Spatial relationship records
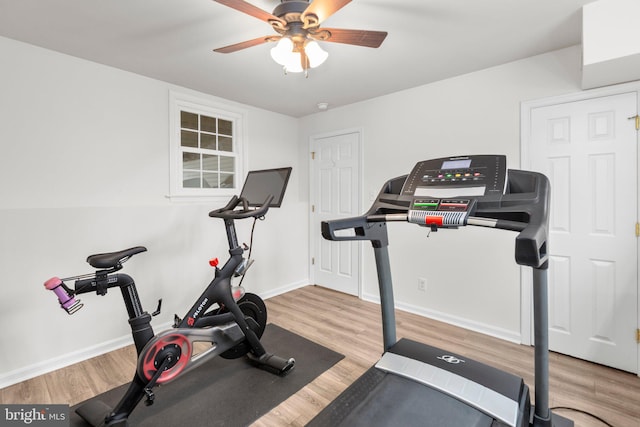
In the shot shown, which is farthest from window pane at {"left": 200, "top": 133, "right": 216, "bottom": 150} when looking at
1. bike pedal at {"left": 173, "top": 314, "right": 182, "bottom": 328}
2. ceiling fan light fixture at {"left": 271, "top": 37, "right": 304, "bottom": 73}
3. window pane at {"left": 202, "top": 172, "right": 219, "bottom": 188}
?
bike pedal at {"left": 173, "top": 314, "right": 182, "bottom": 328}

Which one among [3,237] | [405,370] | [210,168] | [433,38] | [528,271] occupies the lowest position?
[405,370]

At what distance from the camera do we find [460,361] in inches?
65.2

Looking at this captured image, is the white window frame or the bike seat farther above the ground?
the white window frame

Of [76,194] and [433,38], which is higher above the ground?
[433,38]

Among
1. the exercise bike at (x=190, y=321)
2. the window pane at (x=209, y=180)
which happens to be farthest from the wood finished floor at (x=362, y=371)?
the window pane at (x=209, y=180)

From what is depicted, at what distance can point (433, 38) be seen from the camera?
7.17 feet

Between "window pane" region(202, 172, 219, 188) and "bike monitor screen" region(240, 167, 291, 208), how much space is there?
3.36 ft

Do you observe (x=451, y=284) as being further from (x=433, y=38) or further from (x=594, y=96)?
(x=433, y=38)

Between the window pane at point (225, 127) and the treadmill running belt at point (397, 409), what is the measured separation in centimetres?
295

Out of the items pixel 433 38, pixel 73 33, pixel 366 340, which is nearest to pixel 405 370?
pixel 366 340

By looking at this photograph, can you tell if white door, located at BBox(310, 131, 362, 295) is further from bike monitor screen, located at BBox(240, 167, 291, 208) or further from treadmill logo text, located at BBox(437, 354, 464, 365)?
treadmill logo text, located at BBox(437, 354, 464, 365)

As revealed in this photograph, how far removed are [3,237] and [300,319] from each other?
2.42m

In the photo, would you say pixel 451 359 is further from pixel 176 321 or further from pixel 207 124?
pixel 207 124

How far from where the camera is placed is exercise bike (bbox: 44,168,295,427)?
1.66 metres
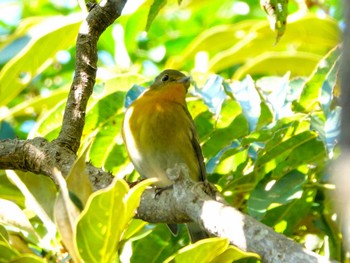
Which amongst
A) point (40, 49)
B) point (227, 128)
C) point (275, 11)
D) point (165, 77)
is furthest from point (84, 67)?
point (165, 77)

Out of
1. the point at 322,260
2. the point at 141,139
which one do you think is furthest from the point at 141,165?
the point at 322,260

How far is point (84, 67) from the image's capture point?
99.1 inches

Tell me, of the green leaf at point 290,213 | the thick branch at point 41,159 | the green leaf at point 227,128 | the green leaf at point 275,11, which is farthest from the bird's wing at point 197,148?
the thick branch at point 41,159

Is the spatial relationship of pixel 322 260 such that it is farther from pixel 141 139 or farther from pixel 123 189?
pixel 141 139

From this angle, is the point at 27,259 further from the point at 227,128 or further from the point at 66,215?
the point at 227,128

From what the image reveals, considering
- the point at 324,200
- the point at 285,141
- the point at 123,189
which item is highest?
the point at 123,189

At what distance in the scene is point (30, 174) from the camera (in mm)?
2207

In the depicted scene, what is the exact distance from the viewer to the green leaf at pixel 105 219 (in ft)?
5.30

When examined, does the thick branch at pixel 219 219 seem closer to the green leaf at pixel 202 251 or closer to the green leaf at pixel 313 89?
the green leaf at pixel 202 251

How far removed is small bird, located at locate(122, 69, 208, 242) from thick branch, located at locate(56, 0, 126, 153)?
1002 mm

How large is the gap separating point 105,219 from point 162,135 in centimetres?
230

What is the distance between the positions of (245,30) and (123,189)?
2.98m

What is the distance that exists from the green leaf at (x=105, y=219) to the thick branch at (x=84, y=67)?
66 cm

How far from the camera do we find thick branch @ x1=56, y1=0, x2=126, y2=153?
7.84 feet
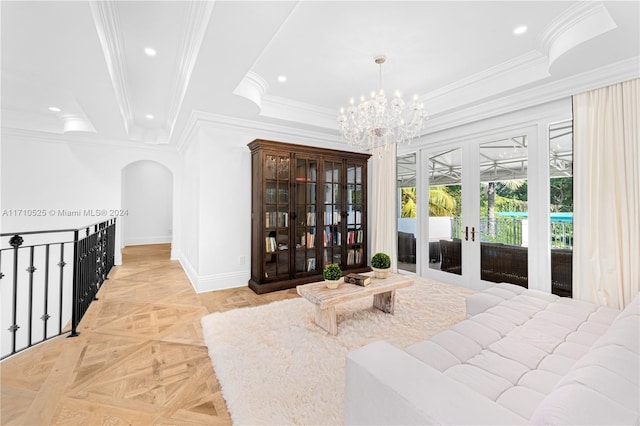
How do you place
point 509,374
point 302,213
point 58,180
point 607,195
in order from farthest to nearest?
point 58,180 → point 302,213 → point 607,195 → point 509,374

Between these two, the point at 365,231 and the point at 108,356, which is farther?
the point at 365,231

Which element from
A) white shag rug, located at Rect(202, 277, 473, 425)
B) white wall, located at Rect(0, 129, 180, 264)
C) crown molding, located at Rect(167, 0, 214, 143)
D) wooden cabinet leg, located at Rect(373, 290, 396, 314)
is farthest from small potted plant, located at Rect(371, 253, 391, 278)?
white wall, located at Rect(0, 129, 180, 264)

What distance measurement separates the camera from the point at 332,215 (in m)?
4.69

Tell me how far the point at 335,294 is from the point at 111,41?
3.25 meters

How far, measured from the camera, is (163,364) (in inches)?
82.8

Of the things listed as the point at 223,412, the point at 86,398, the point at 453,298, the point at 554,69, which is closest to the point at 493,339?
the point at 223,412

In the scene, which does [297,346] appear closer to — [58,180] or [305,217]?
[305,217]

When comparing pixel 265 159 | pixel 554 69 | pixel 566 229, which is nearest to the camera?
pixel 554 69

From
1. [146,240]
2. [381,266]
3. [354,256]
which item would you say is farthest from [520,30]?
[146,240]

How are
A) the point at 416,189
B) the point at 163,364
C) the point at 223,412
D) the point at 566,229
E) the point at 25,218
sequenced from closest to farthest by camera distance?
the point at 223,412 < the point at 163,364 < the point at 566,229 < the point at 416,189 < the point at 25,218

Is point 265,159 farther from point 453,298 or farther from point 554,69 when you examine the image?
point 554,69

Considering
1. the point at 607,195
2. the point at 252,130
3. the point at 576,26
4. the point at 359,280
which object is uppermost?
the point at 576,26

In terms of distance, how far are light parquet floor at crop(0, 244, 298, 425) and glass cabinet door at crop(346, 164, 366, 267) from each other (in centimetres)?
233

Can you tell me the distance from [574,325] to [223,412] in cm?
234
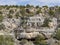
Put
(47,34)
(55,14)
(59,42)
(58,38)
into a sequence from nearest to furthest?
(59,42) < (58,38) < (47,34) < (55,14)

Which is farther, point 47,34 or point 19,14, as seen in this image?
point 19,14

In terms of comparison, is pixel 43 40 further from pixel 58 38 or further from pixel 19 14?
pixel 19 14

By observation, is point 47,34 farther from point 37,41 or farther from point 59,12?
point 59,12

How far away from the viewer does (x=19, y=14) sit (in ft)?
333

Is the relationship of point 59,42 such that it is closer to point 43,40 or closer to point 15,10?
point 43,40

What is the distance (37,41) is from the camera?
48.8 metres

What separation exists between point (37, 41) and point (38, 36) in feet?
3.49

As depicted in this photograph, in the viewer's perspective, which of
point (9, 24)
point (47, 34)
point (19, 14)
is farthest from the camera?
point (19, 14)

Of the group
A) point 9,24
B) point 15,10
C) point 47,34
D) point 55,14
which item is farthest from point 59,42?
point 15,10

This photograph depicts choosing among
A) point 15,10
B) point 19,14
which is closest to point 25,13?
point 19,14

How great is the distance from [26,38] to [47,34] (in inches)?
130

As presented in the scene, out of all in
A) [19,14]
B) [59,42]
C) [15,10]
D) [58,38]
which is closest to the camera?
[59,42]

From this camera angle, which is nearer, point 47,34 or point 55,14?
point 47,34

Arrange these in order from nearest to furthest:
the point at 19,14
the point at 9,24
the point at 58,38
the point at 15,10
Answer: the point at 58,38
the point at 9,24
the point at 19,14
the point at 15,10
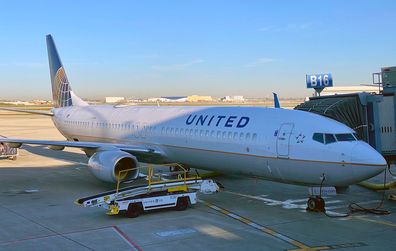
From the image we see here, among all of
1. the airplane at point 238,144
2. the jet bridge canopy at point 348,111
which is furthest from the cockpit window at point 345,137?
the jet bridge canopy at point 348,111

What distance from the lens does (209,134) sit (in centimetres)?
1767

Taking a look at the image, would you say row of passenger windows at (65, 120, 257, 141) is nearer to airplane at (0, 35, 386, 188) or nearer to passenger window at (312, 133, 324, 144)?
airplane at (0, 35, 386, 188)

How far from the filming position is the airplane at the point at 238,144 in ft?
44.5

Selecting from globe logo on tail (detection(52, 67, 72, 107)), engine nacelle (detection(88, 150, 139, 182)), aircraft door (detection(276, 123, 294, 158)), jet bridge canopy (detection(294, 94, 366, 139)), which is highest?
globe logo on tail (detection(52, 67, 72, 107))

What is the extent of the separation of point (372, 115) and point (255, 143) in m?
4.57

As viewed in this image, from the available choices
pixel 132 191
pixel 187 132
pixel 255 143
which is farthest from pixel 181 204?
pixel 187 132

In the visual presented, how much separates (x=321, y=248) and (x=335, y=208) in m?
4.67

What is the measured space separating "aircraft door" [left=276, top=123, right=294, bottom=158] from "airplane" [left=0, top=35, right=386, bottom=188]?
32 millimetres

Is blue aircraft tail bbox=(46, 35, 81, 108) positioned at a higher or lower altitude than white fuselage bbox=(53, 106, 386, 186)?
higher

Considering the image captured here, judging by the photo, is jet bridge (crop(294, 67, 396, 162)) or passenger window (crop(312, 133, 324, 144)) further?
jet bridge (crop(294, 67, 396, 162))

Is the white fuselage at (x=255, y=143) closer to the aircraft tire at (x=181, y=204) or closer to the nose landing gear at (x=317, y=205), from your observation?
the nose landing gear at (x=317, y=205)

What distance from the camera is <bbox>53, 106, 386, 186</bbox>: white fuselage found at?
13.4 meters

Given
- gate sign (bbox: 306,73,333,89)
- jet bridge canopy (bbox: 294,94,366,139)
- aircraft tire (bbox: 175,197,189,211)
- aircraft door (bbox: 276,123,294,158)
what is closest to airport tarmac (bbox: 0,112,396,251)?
aircraft tire (bbox: 175,197,189,211)

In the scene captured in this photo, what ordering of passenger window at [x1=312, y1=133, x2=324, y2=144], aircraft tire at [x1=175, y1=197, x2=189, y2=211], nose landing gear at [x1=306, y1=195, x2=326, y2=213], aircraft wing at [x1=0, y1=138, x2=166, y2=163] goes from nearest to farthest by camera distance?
passenger window at [x1=312, y1=133, x2=324, y2=144] < nose landing gear at [x1=306, y1=195, x2=326, y2=213] < aircraft tire at [x1=175, y1=197, x2=189, y2=211] < aircraft wing at [x1=0, y1=138, x2=166, y2=163]
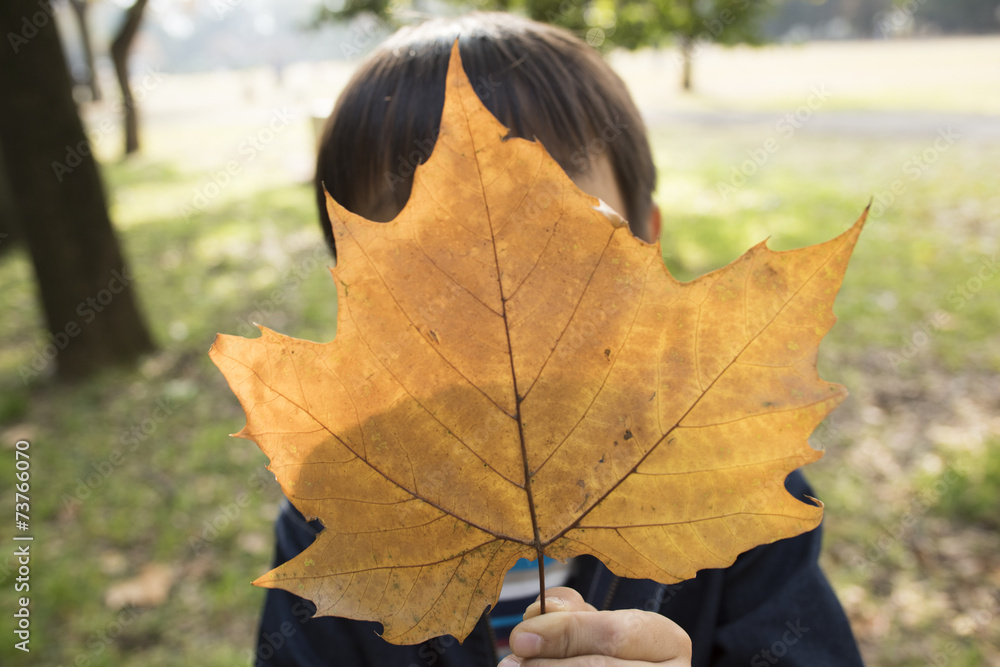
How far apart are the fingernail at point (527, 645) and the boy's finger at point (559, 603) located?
0.02 m

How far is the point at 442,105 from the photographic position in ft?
3.53

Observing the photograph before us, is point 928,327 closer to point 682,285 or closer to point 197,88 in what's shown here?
point 682,285

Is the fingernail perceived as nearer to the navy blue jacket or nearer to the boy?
the boy

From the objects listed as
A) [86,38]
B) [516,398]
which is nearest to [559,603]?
[516,398]

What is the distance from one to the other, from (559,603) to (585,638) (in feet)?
0.12

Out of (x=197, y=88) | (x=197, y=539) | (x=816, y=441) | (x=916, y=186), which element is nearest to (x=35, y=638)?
(x=197, y=539)

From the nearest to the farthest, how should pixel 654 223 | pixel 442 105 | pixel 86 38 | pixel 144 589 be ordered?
pixel 442 105 → pixel 654 223 → pixel 144 589 → pixel 86 38

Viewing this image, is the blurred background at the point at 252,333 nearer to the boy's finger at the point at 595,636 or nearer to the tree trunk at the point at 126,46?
the tree trunk at the point at 126,46

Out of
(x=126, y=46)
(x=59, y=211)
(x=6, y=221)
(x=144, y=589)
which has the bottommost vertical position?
(x=144, y=589)

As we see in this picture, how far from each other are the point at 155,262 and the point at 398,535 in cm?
667

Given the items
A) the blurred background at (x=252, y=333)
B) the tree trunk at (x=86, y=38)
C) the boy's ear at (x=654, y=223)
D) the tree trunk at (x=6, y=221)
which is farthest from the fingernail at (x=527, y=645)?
the tree trunk at (x=86, y=38)

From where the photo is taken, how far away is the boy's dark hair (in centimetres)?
106

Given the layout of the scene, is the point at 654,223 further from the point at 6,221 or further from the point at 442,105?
the point at 6,221

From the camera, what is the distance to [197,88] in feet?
92.7
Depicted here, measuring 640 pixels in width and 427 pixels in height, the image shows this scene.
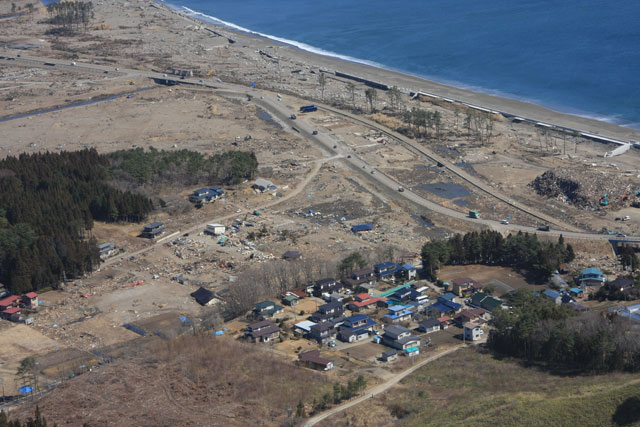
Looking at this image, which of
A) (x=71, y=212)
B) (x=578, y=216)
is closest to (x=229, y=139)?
(x=71, y=212)

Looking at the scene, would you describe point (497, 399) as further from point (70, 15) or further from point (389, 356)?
point (70, 15)

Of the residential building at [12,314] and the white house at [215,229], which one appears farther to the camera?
the white house at [215,229]

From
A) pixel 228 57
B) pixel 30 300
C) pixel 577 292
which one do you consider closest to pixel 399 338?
pixel 577 292

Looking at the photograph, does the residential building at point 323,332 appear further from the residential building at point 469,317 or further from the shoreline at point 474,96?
the shoreline at point 474,96

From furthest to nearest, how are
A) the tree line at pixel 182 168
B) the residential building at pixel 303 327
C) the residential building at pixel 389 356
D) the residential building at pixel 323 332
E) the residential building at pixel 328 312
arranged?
the tree line at pixel 182 168
the residential building at pixel 328 312
the residential building at pixel 303 327
the residential building at pixel 323 332
the residential building at pixel 389 356

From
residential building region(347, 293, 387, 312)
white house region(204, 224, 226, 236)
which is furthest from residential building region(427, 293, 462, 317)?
white house region(204, 224, 226, 236)

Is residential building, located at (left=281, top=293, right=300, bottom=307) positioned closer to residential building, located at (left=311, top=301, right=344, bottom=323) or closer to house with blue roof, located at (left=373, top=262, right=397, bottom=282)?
residential building, located at (left=311, top=301, right=344, bottom=323)

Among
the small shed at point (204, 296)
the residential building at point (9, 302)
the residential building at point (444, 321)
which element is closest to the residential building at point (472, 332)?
the residential building at point (444, 321)
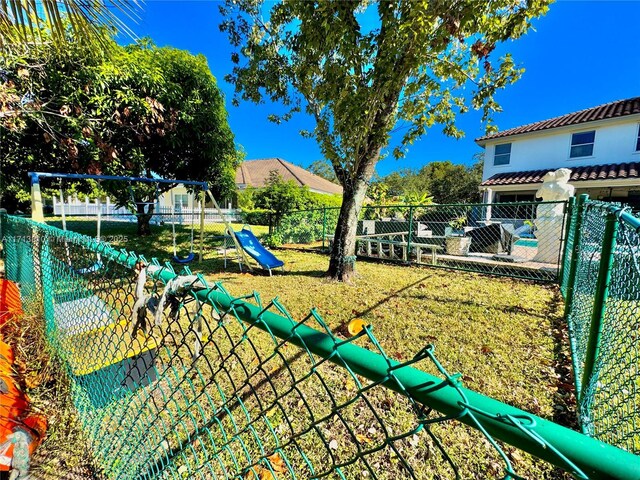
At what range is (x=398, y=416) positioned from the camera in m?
2.42

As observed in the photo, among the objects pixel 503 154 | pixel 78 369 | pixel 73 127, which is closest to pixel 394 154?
pixel 78 369

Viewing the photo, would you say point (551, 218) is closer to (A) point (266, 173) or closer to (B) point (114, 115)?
(B) point (114, 115)

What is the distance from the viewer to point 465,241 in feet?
27.9

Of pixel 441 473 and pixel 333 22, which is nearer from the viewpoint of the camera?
pixel 441 473

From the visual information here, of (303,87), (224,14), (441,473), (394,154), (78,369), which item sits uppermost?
(224,14)

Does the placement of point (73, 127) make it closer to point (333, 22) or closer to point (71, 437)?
point (333, 22)

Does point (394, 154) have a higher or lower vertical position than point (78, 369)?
higher

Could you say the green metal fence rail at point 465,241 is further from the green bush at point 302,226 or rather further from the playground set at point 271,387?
the playground set at point 271,387

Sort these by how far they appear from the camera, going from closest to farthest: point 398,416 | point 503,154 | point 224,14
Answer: point 398,416 < point 224,14 < point 503,154

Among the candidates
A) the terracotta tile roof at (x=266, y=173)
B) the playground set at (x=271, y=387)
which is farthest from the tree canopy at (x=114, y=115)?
the terracotta tile roof at (x=266, y=173)

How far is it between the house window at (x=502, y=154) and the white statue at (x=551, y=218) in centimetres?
1130

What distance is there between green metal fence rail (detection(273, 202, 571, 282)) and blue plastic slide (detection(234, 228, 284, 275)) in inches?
110

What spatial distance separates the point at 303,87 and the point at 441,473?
5.87 meters

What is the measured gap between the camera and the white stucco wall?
13.7 m
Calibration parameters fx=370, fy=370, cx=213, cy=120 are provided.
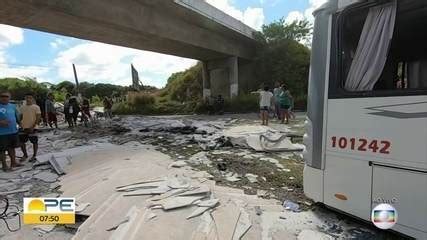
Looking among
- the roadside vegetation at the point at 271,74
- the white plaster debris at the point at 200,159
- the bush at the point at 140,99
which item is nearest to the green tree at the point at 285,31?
the roadside vegetation at the point at 271,74

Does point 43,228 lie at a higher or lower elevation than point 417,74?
lower

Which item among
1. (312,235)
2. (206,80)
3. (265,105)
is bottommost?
(312,235)

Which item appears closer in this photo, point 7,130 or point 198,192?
point 198,192

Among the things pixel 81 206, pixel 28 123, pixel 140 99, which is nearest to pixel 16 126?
pixel 28 123

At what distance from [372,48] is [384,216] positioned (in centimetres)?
180

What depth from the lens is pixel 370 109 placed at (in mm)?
3912

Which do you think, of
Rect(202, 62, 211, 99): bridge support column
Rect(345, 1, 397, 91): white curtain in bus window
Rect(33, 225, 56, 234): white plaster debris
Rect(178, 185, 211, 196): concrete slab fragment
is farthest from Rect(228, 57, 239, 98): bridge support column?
Rect(345, 1, 397, 91): white curtain in bus window

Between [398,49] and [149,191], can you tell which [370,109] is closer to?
[398,49]

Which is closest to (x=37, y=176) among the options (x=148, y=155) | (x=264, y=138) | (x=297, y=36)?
(x=148, y=155)

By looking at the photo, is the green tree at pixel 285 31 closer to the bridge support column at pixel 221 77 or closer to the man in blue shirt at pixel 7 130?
the bridge support column at pixel 221 77

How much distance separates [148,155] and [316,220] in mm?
5241

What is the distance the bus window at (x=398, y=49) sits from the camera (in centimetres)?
373

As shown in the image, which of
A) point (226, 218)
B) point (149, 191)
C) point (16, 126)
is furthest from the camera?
point (16, 126)

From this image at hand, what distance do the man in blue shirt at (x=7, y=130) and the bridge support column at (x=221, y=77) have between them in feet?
72.7
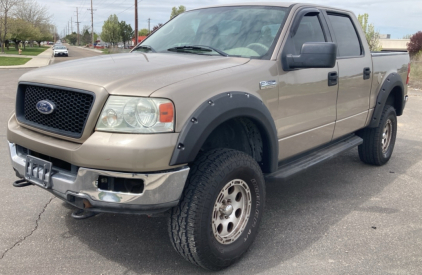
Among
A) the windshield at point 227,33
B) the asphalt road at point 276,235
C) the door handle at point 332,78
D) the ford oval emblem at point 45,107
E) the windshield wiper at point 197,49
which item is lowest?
the asphalt road at point 276,235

» WRITTEN INSTRUCTION
Exactly the lines from the one with "Which is closest to (x=37, y=176)" through the end of the listing above are to be repeated, with no pictures.

» TASK ANSWER
Which is closest to (x=37, y=176) among the options (x=148, y=155) | (x=264, y=138) | (x=297, y=36)?
(x=148, y=155)

By looking at the photo, is the green tree at pixel 285 31 closer to the bridge support column at pixel 221 77 or closer to the man in blue shirt at pixel 7 130?
the bridge support column at pixel 221 77

How much distance separates [148,155] and [316,220] in mm?
5241

What is the distance the bus window at (x=398, y=49) sits from the camera (in centimetres)?
373

As shown in the image, which of
A) point (226, 218)
B) point (149, 191)
C) point (16, 126)
is furthest from the camera?
point (16, 126)

From this image at hand, what distance do the man in blue shirt at (x=7, y=130) and the bridge support column at (x=221, y=77) have between them in feet?
72.7
Among
A) the windshield at point 227,33
B) the asphalt road at point 276,235
C) the door handle at point 332,78
D) the ford oval emblem at point 45,107
E) the windshield wiper at point 197,49
which item is lowest?
the asphalt road at point 276,235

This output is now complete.